Although payment protection insurance (PPI) isn’t making the headlines like it used to, the Financial Conduct Authority’s (FCA) awareness campaign means that, for many, it’s still a controversy fresh in the minds of the public.
As a result, some mortgage and financial specialists are concerned that, due to the similar names, people may confuse mortgage payment protection insurance (MPPI) with PPI and avoid taking out the cover they need out of a perception that MPPI is a bad financial decision.
Below, we explain the differences between PPI and MPPI and outline some of the benefits of taking out MPPI to help safeguard your loved ones financially.
What is the difference between mortgage payment protection and PPI?
MPPI, as the name suggests, covers your mortgage payments only in the event of you being prevented from making the payments yourself. PPI included mortgage protection, too, but it could also cover:
- Student loans
- High street store cards
- Business loans
- Credit cards
- Home improvement loans
- Car finance
- Catalogue shopping accounts.
In some cases, PPI was sold under a different name specific to the kind of payments it was meant for. For example, PPI attached to a credit card might be called credit card repayments cover.
If what we’ve described sounds innocent enough, that’s because it was. PPI was – and still is – just another type of insurance that could help to pay off various financial obligations if you weren’t able to due to redundancy, illness, injury or death.
The controversy surrounding PPI arose because some companies were mis-selling it – in other words, they sold it to people who didn’t really need it, or attached high levels of commission to the terms so that they’d make lots of money out of the deal. Some people were even sold PPI without realising it.
When all this was uncovered, many people made complaints and legal claims to get their money back, which resulted in the public awareness campaign. This was an attempt to help people who didn’t realise they’d been mis-sold PPI to make the claim they were entitled to.
These days, you can still get PPI, though there are stricter rules about selling it. This helps to prevent it being mis-sold again, protecting your financial interests.
MPPI is technically a subcategory of PPI, but the tighter restrictions and regulations surrounding this kind of financial product means that taking out MPPI is no more dangerous than any other insurance policy. In fact, many financial advisers recommend using an insurance broker to take out MPPI as a sensible protection for their home and loved ones.
Should I take out mortgage protection insurance?
The term ‘mortgage protection insurance’ is actually an umbrella term that covers several types of insurance that can help to protect against defaulting on your mortgage loan. This includes MPPI. Other types of insurance that can help with this include:
- Income protection insurance
- Critical illness insurance
- Life insurance.
Mostly, the differences between these similar forms of insurance relate to the terms and what they cover. For instance, critical illness insurance protects you if you fall ill or sustain a serious injury, but it won’t help you if you are made redundant from your job.
However, the three forms of protection listed above can be customised to cover any sum you like – meaning that they could provide funds for other financial obligations like household expenses and bills as well as your mortgage.

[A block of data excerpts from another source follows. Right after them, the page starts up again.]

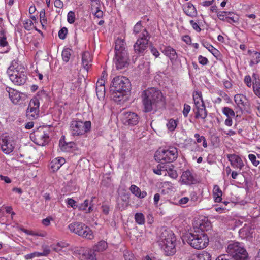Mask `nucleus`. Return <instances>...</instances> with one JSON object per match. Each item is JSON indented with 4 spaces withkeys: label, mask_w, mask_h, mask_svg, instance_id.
Listing matches in <instances>:
<instances>
[{
    "label": "nucleus",
    "mask_w": 260,
    "mask_h": 260,
    "mask_svg": "<svg viewBox=\"0 0 260 260\" xmlns=\"http://www.w3.org/2000/svg\"><path fill=\"white\" fill-rule=\"evenodd\" d=\"M130 88L131 83L127 78L122 76L115 77L110 85L113 100L119 104L127 101Z\"/></svg>",
    "instance_id": "nucleus-1"
},
{
    "label": "nucleus",
    "mask_w": 260,
    "mask_h": 260,
    "mask_svg": "<svg viewBox=\"0 0 260 260\" xmlns=\"http://www.w3.org/2000/svg\"><path fill=\"white\" fill-rule=\"evenodd\" d=\"M199 230L194 231L193 233H187L184 236L183 240H185L192 247L197 249H202L205 248L208 244L209 240L206 234L204 231H207L203 223L200 224Z\"/></svg>",
    "instance_id": "nucleus-2"
},
{
    "label": "nucleus",
    "mask_w": 260,
    "mask_h": 260,
    "mask_svg": "<svg viewBox=\"0 0 260 260\" xmlns=\"http://www.w3.org/2000/svg\"><path fill=\"white\" fill-rule=\"evenodd\" d=\"M7 73L10 80L16 85H24L27 79L26 70L18 59H14L11 62Z\"/></svg>",
    "instance_id": "nucleus-3"
},
{
    "label": "nucleus",
    "mask_w": 260,
    "mask_h": 260,
    "mask_svg": "<svg viewBox=\"0 0 260 260\" xmlns=\"http://www.w3.org/2000/svg\"><path fill=\"white\" fill-rule=\"evenodd\" d=\"M144 111L149 112L156 108L158 103L162 101L164 96L160 90L151 88L144 91L142 94Z\"/></svg>",
    "instance_id": "nucleus-4"
},
{
    "label": "nucleus",
    "mask_w": 260,
    "mask_h": 260,
    "mask_svg": "<svg viewBox=\"0 0 260 260\" xmlns=\"http://www.w3.org/2000/svg\"><path fill=\"white\" fill-rule=\"evenodd\" d=\"M115 55L113 62L117 69H122L129 64V58L124 40L117 39L115 41Z\"/></svg>",
    "instance_id": "nucleus-5"
},
{
    "label": "nucleus",
    "mask_w": 260,
    "mask_h": 260,
    "mask_svg": "<svg viewBox=\"0 0 260 260\" xmlns=\"http://www.w3.org/2000/svg\"><path fill=\"white\" fill-rule=\"evenodd\" d=\"M176 237L172 231H163L159 235L158 244L166 255H172L176 252Z\"/></svg>",
    "instance_id": "nucleus-6"
},
{
    "label": "nucleus",
    "mask_w": 260,
    "mask_h": 260,
    "mask_svg": "<svg viewBox=\"0 0 260 260\" xmlns=\"http://www.w3.org/2000/svg\"><path fill=\"white\" fill-rule=\"evenodd\" d=\"M154 158L161 164H168L175 161L178 157L177 149L174 147L159 148L154 154Z\"/></svg>",
    "instance_id": "nucleus-7"
},
{
    "label": "nucleus",
    "mask_w": 260,
    "mask_h": 260,
    "mask_svg": "<svg viewBox=\"0 0 260 260\" xmlns=\"http://www.w3.org/2000/svg\"><path fill=\"white\" fill-rule=\"evenodd\" d=\"M68 228L72 233L87 239L92 240L94 238L92 230L82 222H72L68 225Z\"/></svg>",
    "instance_id": "nucleus-8"
},
{
    "label": "nucleus",
    "mask_w": 260,
    "mask_h": 260,
    "mask_svg": "<svg viewBox=\"0 0 260 260\" xmlns=\"http://www.w3.org/2000/svg\"><path fill=\"white\" fill-rule=\"evenodd\" d=\"M226 251L234 260H248L246 250L242 244L239 242L229 244Z\"/></svg>",
    "instance_id": "nucleus-9"
},
{
    "label": "nucleus",
    "mask_w": 260,
    "mask_h": 260,
    "mask_svg": "<svg viewBox=\"0 0 260 260\" xmlns=\"http://www.w3.org/2000/svg\"><path fill=\"white\" fill-rule=\"evenodd\" d=\"M91 125L90 121L83 122L81 120H72L70 124V131L73 136L82 135L90 130Z\"/></svg>",
    "instance_id": "nucleus-10"
},
{
    "label": "nucleus",
    "mask_w": 260,
    "mask_h": 260,
    "mask_svg": "<svg viewBox=\"0 0 260 260\" xmlns=\"http://www.w3.org/2000/svg\"><path fill=\"white\" fill-rule=\"evenodd\" d=\"M150 37L147 30L144 29L141 35L139 36V38L134 45L135 53L140 56L143 55L148 47V43Z\"/></svg>",
    "instance_id": "nucleus-11"
},
{
    "label": "nucleus",
    "mask_w": 260,
    "mask_h": 260,
    "mask_svg": "<svg viewBox=\"0 0 260 260\" xmlns=\"http://www.w3.org/2000/svg\"><path fill=\"white\" fill-rule=\"evenodd\" d=\"M122 121L125 125L134 126L136 125L139 122L140 117L133 112H124L122 113Z\"/></svg>",
    "instance_id": "nucleus-12"
},
{
    "label": "nucleus",
    "mask_w": 260,
    "mask_h": 260,
    "mask_svg": "<svg viewBox=\"0 0 260 260\" xmlns=\"http://www.w3.org/2000/svg\"><path fill=\"white\" fill-rule=\"evenodd\" d=\"M34 101L30 100L28 105V107L26 111V117L29 120L36 119L39 114L40 103H38L36 100Z\"/></svg>",
    "instance_id": "nucleus-13"
},
{
    "label": "nucleus",
    "mask_w": 260,
    "mask_h": 260,
    "mask_svg": "<svg viewBox=\"0 0 260 260\" xmlns=\"http://www.w3.org/2000/svg\"><path fill=\"white\" fill-rule=\"evenodd\" d=\"M0 145L2 151L7 154L11 153L15 147L14 141L8 136H1L0 138Z\"/></svg>",
    "instance_id": "nucleus-14"
},
{
    "label": "nucleus",
    "mask_w": 260,
    "mask_h": 260,
    "mask_svg": "<svg viewBox=\"0 0 260 260\" xmlns=\"http://www.w3.org/2000/svg\"><path fill=\"white\" fill-rule=\"evenodd\" d=\"M226 156L231 166L234 169L241 170L244 167V164L239 155L235 154H229Z\"/></svg>",
    "instance_id": "nucleus-15"
},
{
    "label": "nucleus",
    "mask_w": 260,
    "mask_h": 260,
    "mask_svg": "<svg viewBox=\"0 0 260 260\" xmlns=\"http://www.w3.org/2000/svg\"><path fill=\"white\" fill-rule=\"evenodd\" d=\"M6 91L8 93L9 99L14 104H17L21 101L22 93L9 87H6Z\"/></svg>",
    "instance_id": "nucleus-16"
},
{
    "label": "nucleus",
    "mask_w": 260,
    "mask_h": 260,
    "mask_svg": "<svg viewBox=\"0 0 260 260\" xmlns=\"http://www.w3.org/2000/svg\"><path fill=\"white\" fill-rule=\"evenodd\" d=\"M234 101L237 106L241 110H246L249 107V104L247 101L246 96L242 94H236Z\"/></svg>",
    "instance_id": "nucleus-17"
},
{
    "label": "nucleus",
    "mask_w": 260,
    "mask_h": 260,
    "mask_svg": "<svg viewBox=\"0 0 260 260\" xmlns=\"http://www.w3.org/2000/svg\"><path fill=\"white\" fill-rule=\"evenodd\" d=\"M194 112L195 113V118H201L204 121H205V119L207 117V111L206 109L205 104L195 106Z\"/></svg>",
    "instance_id": "nucleus-18"
},
{
    "label": "nucleus",
    "mask_w": 260,
    "mask_h": 260,
    "mask_svg": "<svg viewBox=\"0 0 260 260\" xmlns=\"http://www.w3.org/2000/svg\"><path fill=\"white\" fill-rule=\"evenodd\" d=\"M181 181L183 184L191 185L195 183L196 179L191 172L189 170H187L182 173Z\"/></svg>",
    "instance_id": "nucleus-19"
},
{
    "label": "nucleus",
    "mask_w": 260,
    "mask_h": 260,
    "mask_svg": "<svg viewBox=\"0 0 260 260\" xmlns=\"http://www.w3.org/2000/svg\"><path fill=\"white\" fill-rule=\"evenodd\" d=\"M92 60V56L89 52L86 51L82 54V66L87 72L91 66Z\"/></svg>",
    "instance_id": "nucleus-20"
},
{
    "label": "nucleus",
    "mask_w": 260,
    "mask_h": 260,
    "mask_svg": "<svg viewBox=\"0 0 260 260\" xmlns=\"http://www.w3.org/2000/svg\"><path fill=\"white\" fill-rule=\"evenodd\" d=\"M81 260H96V254L92 249L89 250L83 251L79 254Z\"/></svg>",
    "instance_id": "nucleus-21"
},
{
    "label": "nucleus",
    "mask_w": 260,
    "mask_h": 260,
    "mask_svg": "<svg viewBox=\"0 0 260 260\" xmlns=\"http://www.w3.org/2000/svg\"><path fill=\"white\" fill-rule=\"evenodd\" d=\"M66 162L64 158L62 157H57L53 159L50 163L49 166L55 172L57 171Z\"/></svg>",
    "instance_id": "nucleus-22"
},
{
    "label": "nucleus",
    "mask_w": 260,
    "mask_h": 260,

Additionally, some forms of protection will provide monthly payments for a duration to help you out temporarily. Others, on the other hand, provide a lump sum, allowing you to pay off your mortgage in full and handle any other debts.
Choosing the right kind of mortgage protection for your needs is vital, but the benefits of taking out some form of mortgage protection can’t be overstated.
For most people, their mortgage is the single largest loan they have to deal with, often with sizeable monthly repayments to take care of. If you were to lose your primary income source for any reason, taking mortgage payments out of the picture would significantly reduce your monthly outgoings, helping your savings to last longer while you find new income.
Mortgage protection insurance isn’t mandatory, so you aren’t legally required to have it in order to get a mortgage. But it’s worth considering how you’ll keep up with your mortgage payments if you don’t have this kind of protection in place. After all, it’s better to be safe than sorry.